= Vorliegender Auszug =
Entscheidungsstichwort (Thema)

Erbschaftsteuer. Aufwendungen als Gegenleistung für den Abschluß eines Erbvertrages sind wie Nachlaßverbindlichkeiten abzugsfähig

 

Leitsatz (amtlich)

1. Nur die für den Erwerber unentgeltliche Bereicherung unterliegt der Erbschaftsteuer. Aufwendungen, die aufgrund eines materiell gegenseitigen Vertrags als Gegenleistung für die Erbeinsetzung (Erbvertrag; vgl. BGH-Urteil vom 3.11.1961 V ZR 48/60) erbracht werden, hier die Zahlung einer monatlichen Leibrente und die Übernahme laufender Grundstücksaufwendungen, sind wie Nachlaßverbindlichkeiten i.S. des § 10 Abs. 5 Nr. 3 ErbStG 1974 abzugsfähig, auch, wenn es sich um „Unterhalt” i.S. des § 13 Abs. 1 Nr. 9 ErbStG 1974 handelt.

2. Ausführungen (Literatur, Rechtsprechung) zur Abzugsfähigkeit von Aufwendungen und zur Auslegung von § 10 ErbStG 1974 und dessen Vorrang gegenüber § 13 Abs. 1 Nr. 9 ErbStG 1974.

 

Normenkette

ErbStG 1974 § 10 Abs. 5 Nr. 3, § 13 Abs. 1 Nr. 9

 

Tatbestand

I. Der Kläger und Revisionsbeklagte (Kläger) und Frau D hatten am 19. November 1970 zwei notarielle Verträge geschlossen, nämlich einen Erbvertrag, wonach Frau D den Kläger zum Alleinerben eingesetzt und einen weiteren Vertrag, worin sich der Kläger verpflichtet hatte, an Frau D ab 1. Januar 1971 eine monatliche Leibrente von … DM zu bezahlen sowie laufende Grundstückskosten zu übernehmen. Frau D verstarb am … 1978 und wurde aufgrund des o.a. Erbvertrags vom Kläger allein beerbt. Die beklagte Behörde und Revisionsklägerin (das Finanzamt – FA–) hat dem Erbschaftsteuerbescheid einen Erwerb von … DM abzüglich des Freibetrags gemäß § 16 des Erbschaftsteuergesetzes (ErbStG) in Höhe von 3.000 DM zugrunde gelegt, so daß sich ein steuerpflichtiger Erwerb von … DM ergab. Dabei hat es die Verpflichtung des Klägers zur Zahlung einer Leibrente an Frau D nicht als Nachlaßverbindlichkeit abgezogen.

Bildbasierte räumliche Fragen
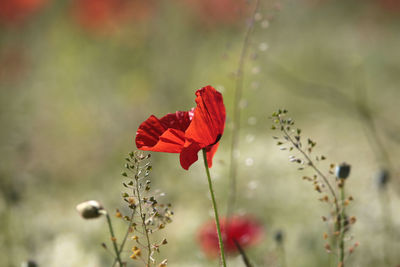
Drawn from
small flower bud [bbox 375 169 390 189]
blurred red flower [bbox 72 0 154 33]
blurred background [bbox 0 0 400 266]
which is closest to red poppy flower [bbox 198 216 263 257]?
blurred background [bbox 0 0 400 266]

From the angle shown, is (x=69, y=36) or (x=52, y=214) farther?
(x=69, y=36)

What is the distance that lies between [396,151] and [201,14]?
1699mm

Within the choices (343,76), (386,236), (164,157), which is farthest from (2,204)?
(343,76)

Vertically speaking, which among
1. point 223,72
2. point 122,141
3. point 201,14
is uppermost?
point 201,14

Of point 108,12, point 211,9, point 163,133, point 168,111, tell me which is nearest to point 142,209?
point 163,133

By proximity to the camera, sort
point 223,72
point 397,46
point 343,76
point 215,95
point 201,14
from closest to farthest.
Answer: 1. point 215,95
2. point 223,72
3. point 201,14
4. point 343,76
5. point 397,46

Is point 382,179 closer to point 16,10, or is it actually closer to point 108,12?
point 16,10

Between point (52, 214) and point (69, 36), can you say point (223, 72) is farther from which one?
point (52, 214)

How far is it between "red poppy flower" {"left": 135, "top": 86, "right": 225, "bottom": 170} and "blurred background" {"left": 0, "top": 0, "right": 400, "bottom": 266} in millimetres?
566

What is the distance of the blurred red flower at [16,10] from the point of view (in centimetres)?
299

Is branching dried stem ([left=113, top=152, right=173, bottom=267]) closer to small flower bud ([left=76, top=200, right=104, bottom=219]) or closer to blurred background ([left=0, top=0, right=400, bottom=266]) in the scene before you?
small flower bud ([left=76, top=200, right=104, bottom=219])

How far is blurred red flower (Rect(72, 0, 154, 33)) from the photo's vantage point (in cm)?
327

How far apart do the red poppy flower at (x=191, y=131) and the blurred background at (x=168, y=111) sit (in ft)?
1.86

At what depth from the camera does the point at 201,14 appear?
3527mm
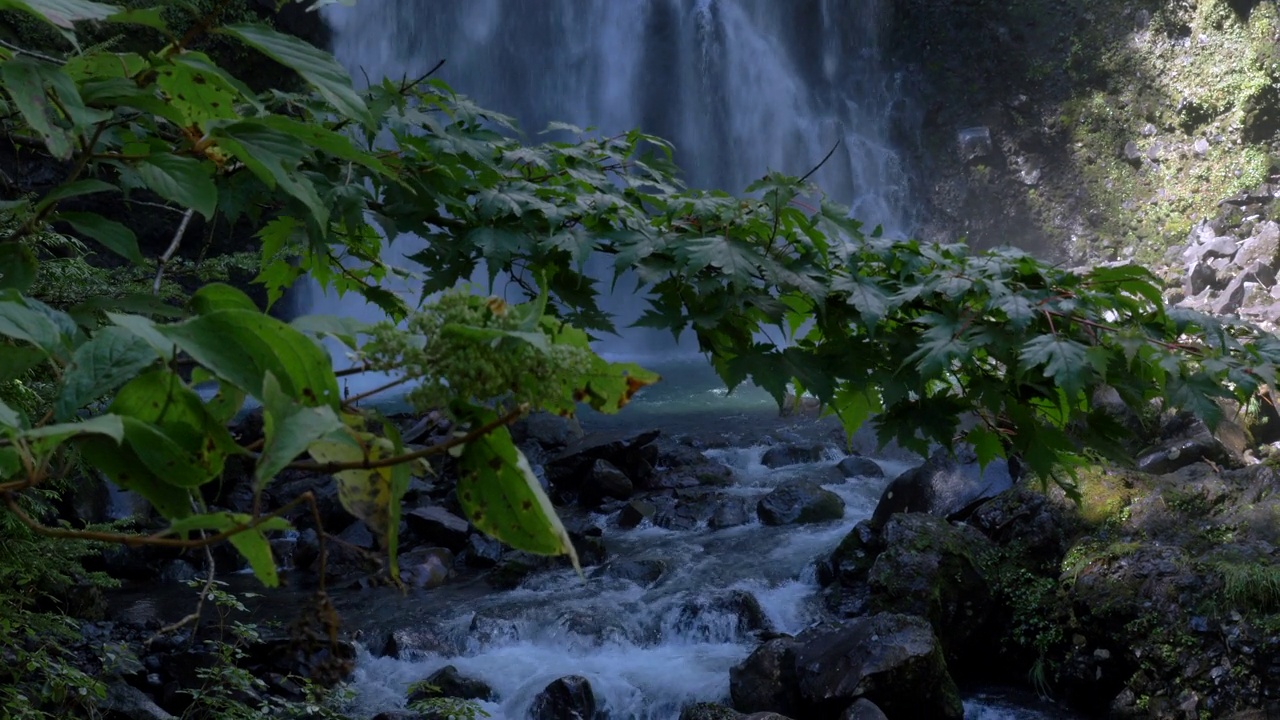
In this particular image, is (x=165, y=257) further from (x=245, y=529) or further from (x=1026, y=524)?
(x=1026, y=524)

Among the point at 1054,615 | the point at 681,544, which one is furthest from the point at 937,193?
the point at 1054,615

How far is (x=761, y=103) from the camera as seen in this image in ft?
74.4

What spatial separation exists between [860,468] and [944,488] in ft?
7.00

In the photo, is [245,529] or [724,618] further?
[724,618]

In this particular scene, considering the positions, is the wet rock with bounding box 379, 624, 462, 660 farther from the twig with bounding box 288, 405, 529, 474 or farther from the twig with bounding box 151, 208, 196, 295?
the twig with bounding box 288, 405, 529, 474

= Auszuführende Aufgabe =
Gib bitte aus dem Text zur Erbschaftsteuer den Abschnitt wörtlich wieder, der mit „Erbschaftsteuer. Aufwendungen als“ beginnt und sich bis einschließlich „ErbStG 1974 handelt.“ erstreckt.

= Antwort zur Übung =
Erbschaftsteuer. Aufwendungen als Gegenleistung für den Abschluß eines Erbvertrages sind wie Nachlaßverbindlichkeiten abzugsfähig

 

Leitsatz (amtlich)

1. Nur die für den Erwerber unentgeltliche Bereicherung unterliegt der Erbschaftsteuer. Aufwendungen, die aufgrund eines materiell gegenseitigen Vertrags als Gegenleistung für die Erbeinsetzung (Erbvertrag; vgl. BGH-Urteil vom 3.11.1961 V ZR 48/60) erbracht werden, hier die Zahlung einer monatlichen Leibrente und die Übernahme laufender Grundstücksaufwendungen, sind wie Nachlaßverbindlichkeiten i.S. des § 10 Abs. 5 Nr. 3 ErbStG 1974 abzugsfähig, auch, wenn es sich um „Unterhalt” i.S. des § 13 Abs. 1 Nr. 9 ErbStG 1974 handelt.